> Problem details: Your task is to give the data again, exactly, with every line intact.

> Records to process:

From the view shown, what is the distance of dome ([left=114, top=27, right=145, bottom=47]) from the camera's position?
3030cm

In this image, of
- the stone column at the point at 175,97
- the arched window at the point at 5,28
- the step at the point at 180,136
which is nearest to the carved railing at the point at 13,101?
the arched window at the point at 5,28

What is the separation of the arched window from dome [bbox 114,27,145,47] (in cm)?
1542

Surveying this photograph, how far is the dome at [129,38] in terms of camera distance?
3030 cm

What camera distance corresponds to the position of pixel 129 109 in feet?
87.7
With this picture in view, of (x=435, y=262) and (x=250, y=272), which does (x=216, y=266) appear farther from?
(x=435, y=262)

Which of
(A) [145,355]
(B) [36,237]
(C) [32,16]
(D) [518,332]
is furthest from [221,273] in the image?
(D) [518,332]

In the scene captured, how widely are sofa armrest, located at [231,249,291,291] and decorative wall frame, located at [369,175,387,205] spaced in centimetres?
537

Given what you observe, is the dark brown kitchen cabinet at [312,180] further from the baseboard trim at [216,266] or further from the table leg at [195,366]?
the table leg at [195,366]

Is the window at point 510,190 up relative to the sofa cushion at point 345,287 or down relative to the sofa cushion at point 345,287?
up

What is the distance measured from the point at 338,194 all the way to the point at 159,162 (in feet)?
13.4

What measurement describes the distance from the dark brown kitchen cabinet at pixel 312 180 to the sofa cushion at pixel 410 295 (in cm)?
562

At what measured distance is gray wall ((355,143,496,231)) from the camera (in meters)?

> Complete answer:
From the view shown, what is the distance of dome ([left=114, top=27, right=145, bottom=47]) from the camera's position?
3030cm

In this image, of
- the stone column at the point at 175,97
- the arched window at the point at 5,28
- the step at the point at 180,136
which is nearest to the carved railing at the point at 13,101?
the arched window at the point at 5,28

What is the separation of the arched window from dome [bbox 114,27,145,47] (in cm)?
1542

Surveying this photograph, how far is the dome at [129,38] in terms of camera distance?
3030 cm

What camera distance corresponds to the position of pixel 129 109 in feet?
87.7
With this picture in view, of (x=435, y=262) and (x=250, y=272), which does (x=216, y=266) appear farther from?
(x=435, y=262)

Which of
(A) [145,355]
(B) [36,237]
(C) [32,16]
(D) [518,332]
is furthest from [221,273] in the image?
(D) [518,332]

In the scene captured, how widely are sofa armrest, located at [231,249,291,291] and decorative wall frame, located at [369,175,387,205] spaced in centimetres?
537

Given what you observe, is the dark brown kitchen cabinet at [312,180] further from the baseboard trim at [216,266] or further from the table leg at [195,366]?
the table leg at [195,366]

Is the window at point 510,190 up relative to the sofa cushion at point 345,287 or down relative to the sofa cushion at point 345,287?
up

What is the distance measured from the point at 338,194 all the way to the point at 159,162 (in feet)?
13.4

What measurement describes the distance from the dark brown kitchen cabinet at pixel 312 180 to the sofa cushion at pixel 410 295 (in cm)?
562

At what measured distance is gray wall ((355,143,496,231)) from the camera (in meters)?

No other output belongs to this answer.